Domestication is ordinarily understood as human control over other species. That such relations might also change humans is generally ignored.12 Moreover, domestication tends to be imagined as a hard line: You are either in the human fold or you are out in the wild. Because this dichotomisation stems from an ideological commitment to human mastery, it supports the most outrageous fantasies of domestic control, on the one hand, and wild species self-making, on the other. Through such fantasies, domestics are condemned to life imprisonment and genetic standardisation, while wild species are ‘preserved’ in gene banks while their multi-species landscapes are destroyed. Yet despite these extreme efforts, most species on both sides of the line—including humans—live in complex relations of dependency and interdependence. Attention to this diversity can be the beginning of an appreciation of interspecies species being.

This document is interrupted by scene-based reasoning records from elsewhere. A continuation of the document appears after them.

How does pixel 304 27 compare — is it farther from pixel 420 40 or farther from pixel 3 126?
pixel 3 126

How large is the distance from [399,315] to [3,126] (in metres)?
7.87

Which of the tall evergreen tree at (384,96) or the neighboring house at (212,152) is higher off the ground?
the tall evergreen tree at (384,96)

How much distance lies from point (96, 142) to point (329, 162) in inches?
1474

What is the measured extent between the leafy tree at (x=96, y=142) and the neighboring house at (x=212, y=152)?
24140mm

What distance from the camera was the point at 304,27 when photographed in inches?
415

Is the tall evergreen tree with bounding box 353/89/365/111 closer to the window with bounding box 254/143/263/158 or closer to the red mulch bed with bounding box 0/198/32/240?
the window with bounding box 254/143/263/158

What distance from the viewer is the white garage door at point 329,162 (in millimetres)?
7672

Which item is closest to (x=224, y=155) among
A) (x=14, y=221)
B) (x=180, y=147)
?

Fungi are indicator species for the human condition. Few fungi have found their way into human domestication schemes, and only a few of those—such as fungi used for industrial enzyme production—have had their genomes badly tampered with. (Supermarket button mushrooms are the same Agaricus bisporus as those growing in meadows.) Yet fungi are ubiquitous, and they follow all our human experiments and follies. Consider Serpula lacrymans, the dry rot fungus, once found only in the Himalayas.13 Through their South Asian conquests, the British navy incorporated it into their ships. S. lacrymans flourished in the unseasoned woods often used in ships for naval campaigns, and thus it traveled around the world. By the early nineteenth century, the decay of wood in British naval ships was called a “national calamity,” and panic ensued until the introduction of ironclad war ships in the 1860s.14 Dry rot, however, just kept spreading, as the fungus found new homes in the damp basement beams and railroad ties of British-sponsored civilisation. British expansion and dry rot moved together. As in this example, the presence of fungi often tell us of the changing practices of being human.

The domestication of humans is one place to begin.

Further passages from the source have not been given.